_Assignment_
Across the records that follow, how many lines contain the string "Odocoileus"? Answer with the number only.

_Materials provided_
———

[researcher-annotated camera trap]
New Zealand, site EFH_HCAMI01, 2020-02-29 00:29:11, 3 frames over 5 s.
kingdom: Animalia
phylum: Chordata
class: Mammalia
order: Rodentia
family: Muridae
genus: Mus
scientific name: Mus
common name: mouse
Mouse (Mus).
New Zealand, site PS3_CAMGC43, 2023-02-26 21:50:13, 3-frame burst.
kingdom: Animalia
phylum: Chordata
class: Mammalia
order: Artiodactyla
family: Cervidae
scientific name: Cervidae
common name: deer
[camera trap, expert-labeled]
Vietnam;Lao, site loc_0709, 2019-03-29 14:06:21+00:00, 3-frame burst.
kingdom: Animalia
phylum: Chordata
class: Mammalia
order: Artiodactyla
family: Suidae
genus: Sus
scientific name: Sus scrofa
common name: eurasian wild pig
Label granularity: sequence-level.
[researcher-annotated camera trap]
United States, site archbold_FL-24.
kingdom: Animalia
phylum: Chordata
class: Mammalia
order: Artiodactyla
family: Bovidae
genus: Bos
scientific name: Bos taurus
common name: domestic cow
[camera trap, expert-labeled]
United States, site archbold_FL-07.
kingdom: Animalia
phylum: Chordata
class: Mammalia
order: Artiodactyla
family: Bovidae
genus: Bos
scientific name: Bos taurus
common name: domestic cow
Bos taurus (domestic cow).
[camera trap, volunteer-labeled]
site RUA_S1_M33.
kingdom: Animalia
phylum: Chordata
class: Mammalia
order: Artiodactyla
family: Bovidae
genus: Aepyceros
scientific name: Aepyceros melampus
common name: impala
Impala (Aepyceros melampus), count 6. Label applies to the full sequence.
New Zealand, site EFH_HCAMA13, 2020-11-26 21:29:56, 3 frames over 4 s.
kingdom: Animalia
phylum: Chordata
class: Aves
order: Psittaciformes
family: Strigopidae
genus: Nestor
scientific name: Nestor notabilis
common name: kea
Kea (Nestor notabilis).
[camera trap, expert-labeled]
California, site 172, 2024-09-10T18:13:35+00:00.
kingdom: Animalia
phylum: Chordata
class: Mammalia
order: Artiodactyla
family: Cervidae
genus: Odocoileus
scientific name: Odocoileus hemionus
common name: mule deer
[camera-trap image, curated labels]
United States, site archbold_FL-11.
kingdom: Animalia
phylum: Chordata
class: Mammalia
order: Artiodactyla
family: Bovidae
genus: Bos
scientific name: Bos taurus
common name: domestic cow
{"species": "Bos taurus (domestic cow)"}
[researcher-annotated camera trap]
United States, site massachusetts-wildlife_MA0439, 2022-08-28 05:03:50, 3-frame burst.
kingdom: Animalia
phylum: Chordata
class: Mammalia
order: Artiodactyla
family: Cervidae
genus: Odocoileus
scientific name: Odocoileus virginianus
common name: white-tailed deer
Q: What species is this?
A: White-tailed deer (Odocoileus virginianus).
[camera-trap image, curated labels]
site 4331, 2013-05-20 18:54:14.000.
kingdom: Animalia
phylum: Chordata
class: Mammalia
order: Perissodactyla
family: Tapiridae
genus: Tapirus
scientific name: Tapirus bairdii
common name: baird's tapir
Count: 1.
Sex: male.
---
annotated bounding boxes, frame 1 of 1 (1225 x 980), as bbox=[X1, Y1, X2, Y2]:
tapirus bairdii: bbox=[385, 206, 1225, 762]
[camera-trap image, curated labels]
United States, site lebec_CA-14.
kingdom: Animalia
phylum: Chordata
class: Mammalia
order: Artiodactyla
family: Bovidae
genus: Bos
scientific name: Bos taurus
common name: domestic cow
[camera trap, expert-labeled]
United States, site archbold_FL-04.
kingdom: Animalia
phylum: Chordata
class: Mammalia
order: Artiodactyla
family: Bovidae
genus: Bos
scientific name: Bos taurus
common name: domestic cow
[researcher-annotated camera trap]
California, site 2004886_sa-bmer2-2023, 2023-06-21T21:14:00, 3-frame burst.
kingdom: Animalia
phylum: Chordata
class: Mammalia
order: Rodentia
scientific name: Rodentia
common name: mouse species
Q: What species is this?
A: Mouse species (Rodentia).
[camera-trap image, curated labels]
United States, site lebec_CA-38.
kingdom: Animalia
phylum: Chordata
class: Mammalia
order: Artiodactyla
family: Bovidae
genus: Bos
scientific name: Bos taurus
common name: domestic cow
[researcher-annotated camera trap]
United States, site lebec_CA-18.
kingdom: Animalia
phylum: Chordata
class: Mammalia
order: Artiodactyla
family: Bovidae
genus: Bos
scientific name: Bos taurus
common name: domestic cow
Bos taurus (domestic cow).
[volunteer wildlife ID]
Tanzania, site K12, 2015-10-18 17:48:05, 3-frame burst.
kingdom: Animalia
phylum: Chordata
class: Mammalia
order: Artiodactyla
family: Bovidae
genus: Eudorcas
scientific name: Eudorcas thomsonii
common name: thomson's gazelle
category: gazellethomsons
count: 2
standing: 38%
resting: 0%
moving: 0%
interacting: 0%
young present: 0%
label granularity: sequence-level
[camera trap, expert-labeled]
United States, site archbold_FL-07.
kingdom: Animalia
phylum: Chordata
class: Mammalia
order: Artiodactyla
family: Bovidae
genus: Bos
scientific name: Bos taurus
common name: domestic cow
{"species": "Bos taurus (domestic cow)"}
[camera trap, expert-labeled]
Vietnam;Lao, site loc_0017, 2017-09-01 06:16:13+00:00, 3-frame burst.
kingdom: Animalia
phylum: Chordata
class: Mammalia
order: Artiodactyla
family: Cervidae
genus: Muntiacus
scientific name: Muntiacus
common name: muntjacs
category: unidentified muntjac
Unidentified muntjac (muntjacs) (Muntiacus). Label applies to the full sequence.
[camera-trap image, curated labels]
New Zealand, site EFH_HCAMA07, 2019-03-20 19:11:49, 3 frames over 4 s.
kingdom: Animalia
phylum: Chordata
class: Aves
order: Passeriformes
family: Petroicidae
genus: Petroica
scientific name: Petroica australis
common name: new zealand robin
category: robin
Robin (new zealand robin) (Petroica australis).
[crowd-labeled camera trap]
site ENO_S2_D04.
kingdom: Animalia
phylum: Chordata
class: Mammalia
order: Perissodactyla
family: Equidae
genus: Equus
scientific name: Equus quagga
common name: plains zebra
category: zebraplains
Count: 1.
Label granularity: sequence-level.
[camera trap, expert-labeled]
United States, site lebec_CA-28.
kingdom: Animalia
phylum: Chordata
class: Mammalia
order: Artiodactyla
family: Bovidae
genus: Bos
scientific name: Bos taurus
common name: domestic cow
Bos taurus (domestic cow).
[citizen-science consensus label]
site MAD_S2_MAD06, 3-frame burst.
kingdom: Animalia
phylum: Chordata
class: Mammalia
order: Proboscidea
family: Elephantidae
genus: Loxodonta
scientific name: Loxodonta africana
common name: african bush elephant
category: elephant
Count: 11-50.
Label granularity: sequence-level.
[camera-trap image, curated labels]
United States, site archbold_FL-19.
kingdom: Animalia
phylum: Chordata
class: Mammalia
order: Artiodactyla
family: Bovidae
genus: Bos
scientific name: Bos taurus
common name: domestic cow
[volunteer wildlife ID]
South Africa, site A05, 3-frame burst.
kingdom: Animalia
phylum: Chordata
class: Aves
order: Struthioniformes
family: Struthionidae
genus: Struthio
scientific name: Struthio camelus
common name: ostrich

———

_Solution to this task_
5